Первого сентября, когда все наставники и учащиеся духовной семинарии города Александрова собрались в актовом зале, отец Власий вышел перед ними, чтобы сказать ежегодную приветственную речь. Он откашлялся, немного помолчал, и с Богом, приступил:

– Дорогие мои! Мне надо сказать «ученики и учителя», а я говорю «друзья», потому что истинное знание можно приобрести только в любви. Пока что все мы деревья, а нам нужно стать лодками, чтобы переправлять тонущих, потому что тот, кто не тонет, не захочет спастись. А чтобы спасать, нужно сначала спастись самим. А спастись – означает заново родиться во Истине. Мы собрались здесь, чтобы обучаться нелёгкому труду… Не будем обольщаться, что с крещением, мы получаем зачёт автоматом. С крещением мы получаем ключ от двери, в которую необходимо войти. Войдите и идите. С чем можно сравнить путь к Богу? Это счастье превыше всех удовольствий. Кто познал и постиг эту любовь, ни на что её не променяет и будет ей служить. Дорогие друзья и братья во Христе. Впереди у нас с вами много работы. Эта работу мы начали не сегодня, но продолжаем её сейчас. Мы не сможем в чистоте проводить обряды, если сами не будем чисты, и не сможем учить Любви, если сами не будем иметь её в себе от Бога. А имеющие не смогут её сокрыть, они будут, как костры для замерзающих, как маяки для кораблей, как свет для заблудившихся. Имеющие уже никогда не вернутся обратно через дверь, в которую когда-то вошли. Растите и воспитывайте себя, как малых детей, ибо никто, кроме вас самих, не воспитает вас. Учителя, наставники, всё и все помогут вам в этом. Растите себя в строгости и воздержании, ибо любовь возрастает в ограничении и смирении, и, если вырастите в себе белых голубей, они как молнии, выйдут из вас. В нашем деле и один в поле воин. И один святой может повести за собой к счастью тысячи, даже если он будет сокрыт от глаз и будет молиться за мир. Это высокое и радостное призвание, быть человеком… Вы можете передумать, сбежать из семинарии и не стать священнослужителями…, но вы обязаны освоить профессию «человек», которая первым пунктом включает в себя обожение, еще раз повторяю, не последним и не вторым. Не думайте, что настоящее дело для вас начнётся по окончании семинарии. Начинайте сейчас! Проповедуйте, благовествуйте, беседуйте о Боге. Радуйтесь, ибо именно радость говорит о вашей переполненности счастьем. В добрый путь! Особо приветствую первокурсников. Их в этом году тридцать два человека. Пекитесь и заботьтесь о них, как о новорожденных в семье. Всем учителям, инспекторам и наставникам – терпения и мудрости. Ученикам – рвения к образованию, но, впрочем, «келья и храм всему научат». Мир всем!

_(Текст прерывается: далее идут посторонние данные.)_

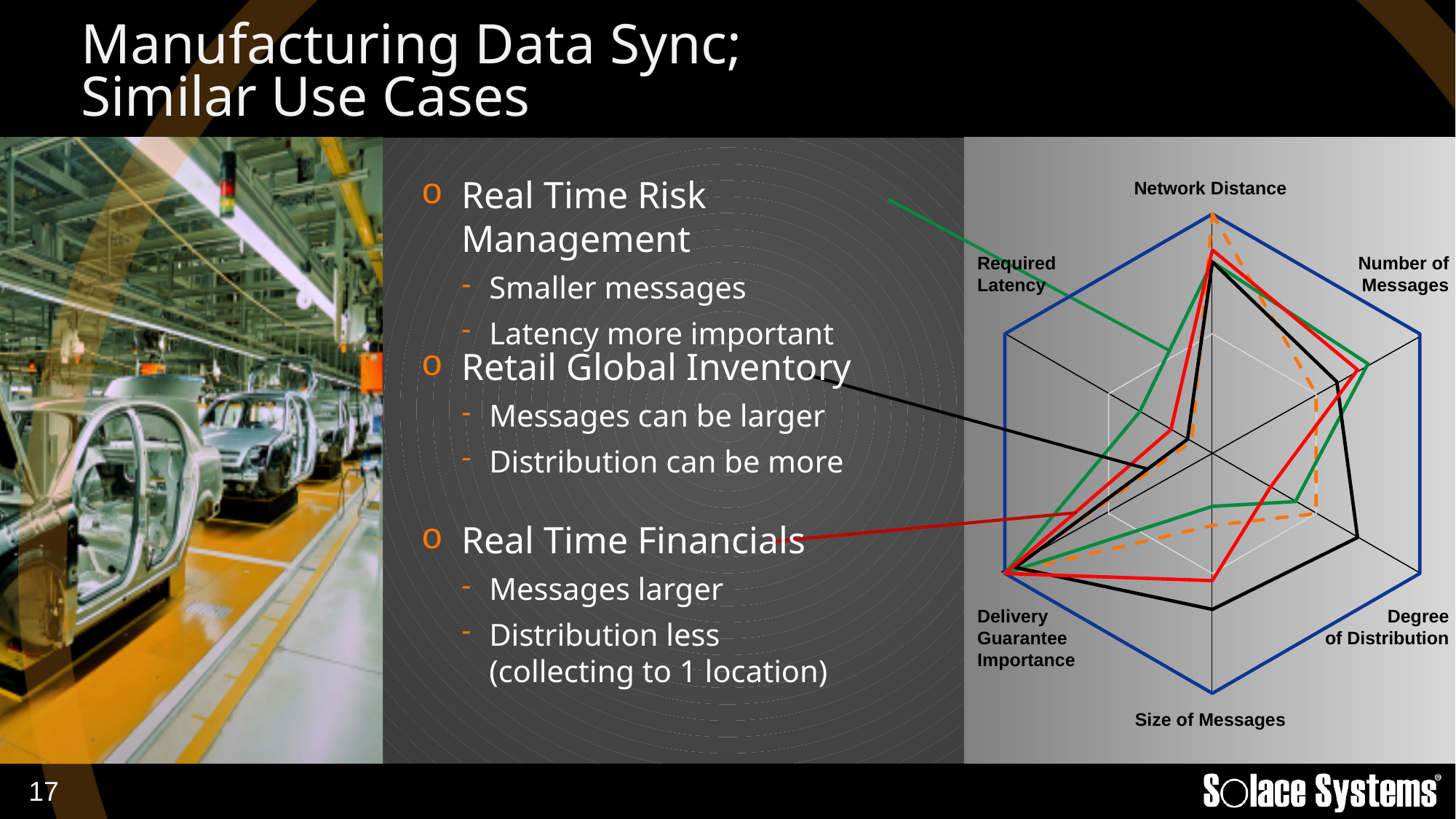
How many axes (categories) does the radar chart have? 6 What kind of chart is shown on the right side of the slide? Radar chart Which use case does the green line on the radar chart represent, according to the connector line? Real Time Risk Management Which category label appears at the top of the radar chart? Network Distance On the Degree of Distribution axis, which line reaches furthest from the centre: the black line or the green line? The black line On the Network Distance axis, which line reaches furthest from the centre: the orange dashed line or the black line? The orange dashed line On the Size of Messages axis, which line reaches furthest from the centre: the black line or the red line? The black line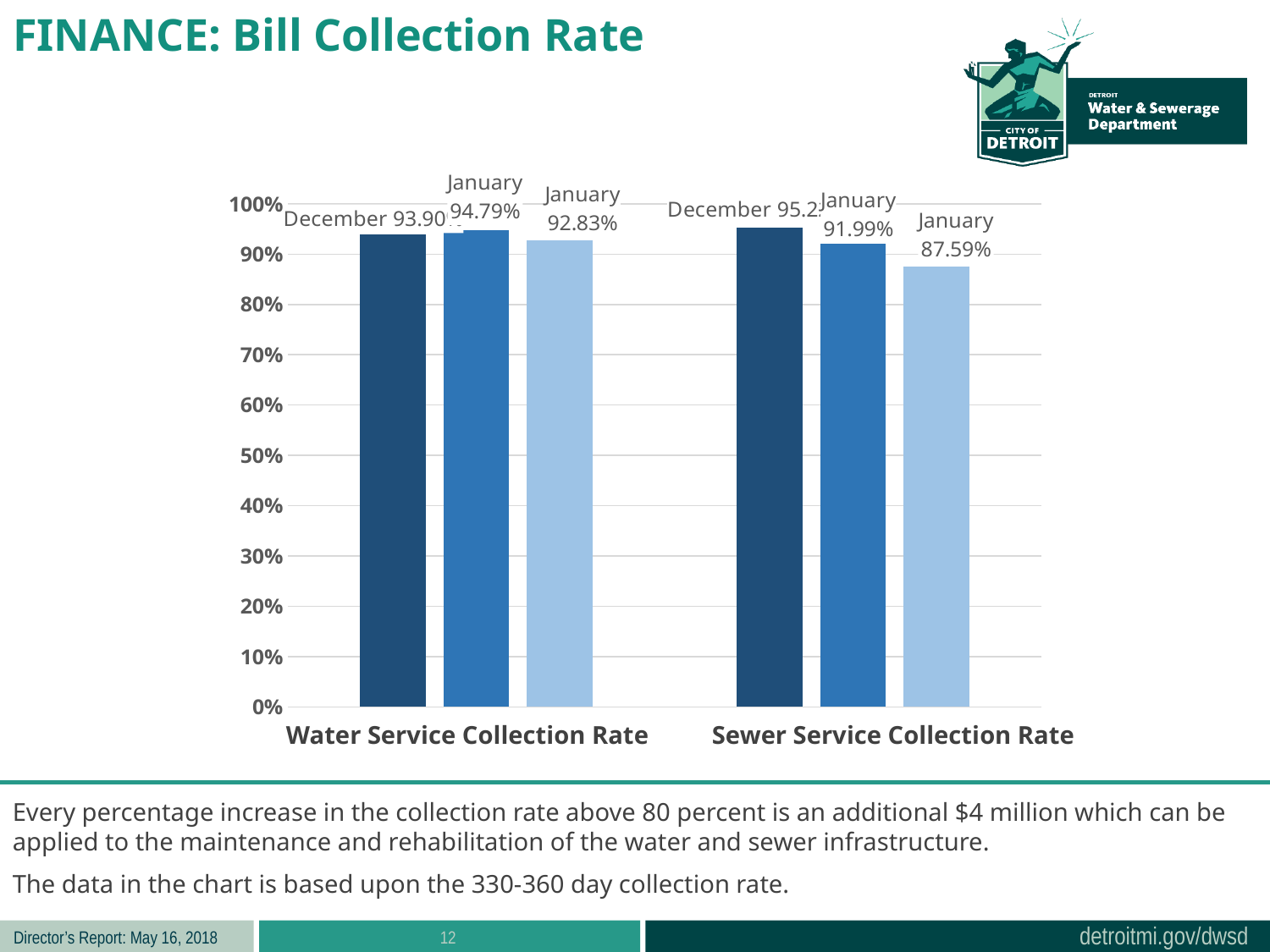
Which is larger: the rightmost (lightest blue) bar for Water Service Collection Rate or the rightmost bar for Sewer Service Collection Rate? Water Service Collection Rate What is the value of the lightest blue (rightmost) bar in the Sewer Service Collection Rate group? 87.59% What is the difference between the middle bar (91.99%) and the rightmost bar (87.59%) in the Sewer Service Collection Rate group? 4.40 percentage points Which bar on the chart has the lowest value? The rightmost (January 87.59%) bar in the Sewer Service Collection Rate group What is the value of the lightest blue (rightmost) bar in the Water Service Collection Rate group? 92.83% In the Sewer Service Collection Rate group, do the bars rise or fall from left to right? Fall What is the difference between the middle bar (94.79%) and the rightmost bar (92.83%) in the Water Service Collection Rate group? 1.96 percentage points What is the value of the middle (medium blue) bar in the Sewer Service Collection Rate group? 91.99% What is the value of the middle (medium blue) bar in the Water Service Collection Rate group? 94.79% How many categories are shown on the x axis of the chart? 2 Is the December value for Sewer Service Collection Rate greater or less than 90%? greater What kind of chart is shown on the slide? Bar chart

Гавриил Гурский стоял с остальными первокурсниками и слушал отца Власия внимательно, не пропуская ни одного слова. Во время отеческой речи рядом с батюшкой находился ангел, которого никто не видел. Ангел смотрел в зал – переводил взгляд с одного лица на другое. Ангел хмурился, но временами озарённое лицо ещё более озарялась улыбкой, а когда батюшка закончил речь, превратился в солнечный луч, бьющий из окна.